“We need to talk!” Those words always cause me to stop in my tracks for a moment. My heart skips a beat. My pulse quickens. My palms get a little sweaty. And my first thought is, “what did I do or not do that I am now in trouble for?” Whether those words are said by a boss or supervisor, a close peer, or especially my spouse, they are cause for a quick assessment of my recent living. What could be so urgent?
Yet, most times, after “the talk,” I am grateful. Something gets brought to my attention that I was neglecting. Maybe I hurt someone’s feelings unintentionally and I need to make amends. Maybe my actions, though truly innocent, have wronged someone or been misunderstood. In all those situations I do want to come clean and be on solid ground with those I have hurt or offended.
Usually, when my spouse says, “we need to talk,” it
isn’t because I have hurt her or offended her. It is most often because I have become so busy that we literally “need to talk.” The closeness, the community, the unity and the intimacy that is needed for our relationship to flourish and thrive has fallen prey to busyness. My personality and wiring causes me to forge full steam ahead into the busyness and endure the season. The needs seem pressing. The demands and responsibilities loom large. And I focus all my energy and adrenaline on accomplishing what seems urgent. But God has placed a wise “help-meet” into my life to remind me that the urgent is not always the most important. The urgent is not always the priority. And usually my human response to dealing with the urgent will lead me to sacrifice the most important; the truly “urgent;” my relationship, support and intimacy with my spouse.

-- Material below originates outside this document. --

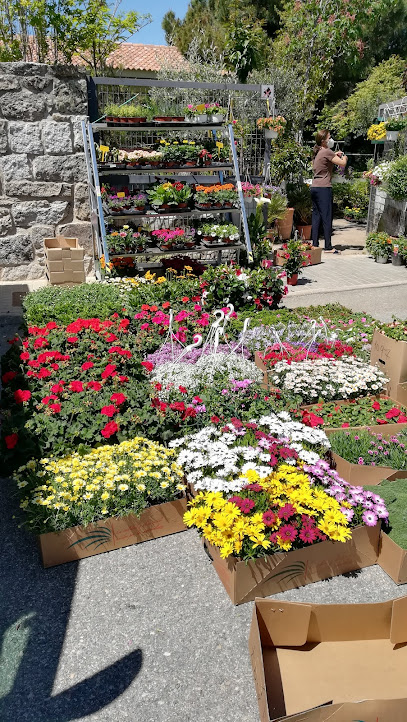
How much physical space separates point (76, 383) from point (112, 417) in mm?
394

If I can become guilty of neglecting the most important earthly relationship God has given to me, how much more so can I neglect the most important relationship of all …. my relationship with God, my Father? I do it all the time. Thirty-seven years I have called Him “my Father.” But I still struggle with the same issue of becoming so busy with what appears to be the urgent in my life, that I sacrifice the most important community, unity and intimacy far too often. I don’t spend enough time listening and talking to God. I neglect the very lifeline that will give me the power, wisdom and discernment to deal with what is before me.
That is why I have a little sign in my office to make me stop in my tracks every day. It is OK if my pulse quickens and my palms get a little sweaty when I see that sign. Because I know that after “the talk” I will be grateful. That little sign reads this way …..
“We need to talk!” – Your Heavenly Father.